I understand that the services I and/or my dependent will receive at LifeCycle Family Counseling (LCFC) are based on currently accepted practice in the fields of mental health diagnosis and treatment. I also understand that the outcome of treatment cannot be guaranteed and that services continue with my voluntary consent. I understand that I can withdraw my consent and discontinue treatment at any time.
I recognize that in order for services to be provided to me or my dependent, I may be asked to consult with a psychiatrist, when this is considered necessary by the clinical staff.
Confidentiality and Records Release
I understand that my records or the records of my dependent(s) are confidential under the law and may be released only as allowed under existing applicable statutes.

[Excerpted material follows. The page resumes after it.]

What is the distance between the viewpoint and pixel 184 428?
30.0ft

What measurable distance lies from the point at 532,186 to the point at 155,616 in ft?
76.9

I understand that LCFC may release client information without client consent
under the following conditions:
- If the client threatens to harm him/herself or others
- If the staff suspect child, elder abuse or neglect
- To medical personnel to handle a medical emergency
- To management and financial auditors
- Under a court order or subpoena
Fees, Billing, Insurance and Self-Pay
I understand that by signing this agreement, if I am using my insurance for services. I also give LCFC permission to bill my insurance company for services rendered to me or my dependent(s) and to release any information, such as diagnosis, treatment plans, and Protected Health Information, as necessary to obtain payment for services. I agree to disclose all relevant and current insurance information both completely and accurately, including any changes to my insurance coverage and any updates. It is my responsibility to understand my insurance benefits, including limitations and/or exclusions, co-pays, and year maximum, as well as obtaining an authorization if necessary.
I understand that it is the policy of LCFC to charge me for any appointment in which I fail to attend or fail to call and cancel less than 24 hours prior to my appointment time. Insurance companies will not pay for any missed appointment.
I understand that out of office expenses that are not covered by my insurance company are my responsibility to pay. These billable tasks include: School visits, letter preparation, court visits, copying records, telephone consultations over 5 minutes, etc. A fee schedule for these expenses can be obtained from my therapist.
I understand that fees for services including co-pays are to be paid at the time of the appointment unless other arrangements have been made. It is not LCFC policy to send out statements for unpaid copays. If my insurance company does not cover any fees or any portion of fees for the services my dependent(s) or I have received through LCFC, I accept responsibility for these costs. If maximum insurance benefits have been reached, I will be fully responsible for any fees for services subsequently rendered to my dependent(s) or myself. I understand that it is my responsibility to understand and be responsible for my insurance benefits, including limitations and/or exclusions, co-pay’s, and yearly maximums, as well as to obtain authorization if necessary.
I understand that unpaid balances over $200 and/or over 90 days old will automatically be transferred to the LCFC collection agency unless formal payment arrangements have been made. I understand that my defaulting on the payment arrangement will lead to my account going immediately back into a collection status.
I understand that LCFC shall not be obligated to send any report concerning me or my dependent(s) to anyone, unless the balance on my account is paid in full.
Contact by LCFC
I understand that it may be necessary for LCFC to contact me by mail or telephone during or after my or my dependent’s treatment for the purpose of confirming or scheduling appointments, billing and payment issues, completion of forms, conducting surveys, and any necessary follow-up. I understand that I have the right to request contact and/or confidential information by alternative means, at a different location.
My signature below acknowledges that I am voluntarily authorizing diagnostic and treatment services at LCFC for myself and/or my dependent(s). I recognize that I may refuse any aspect of treatment. I also accept that such a refusal may, in some instances, result in termination of services by LCFC.
My signature below acknowledges that I have read this Consent to Treatment, that I agree to abide by the policies and procedures of LCFC.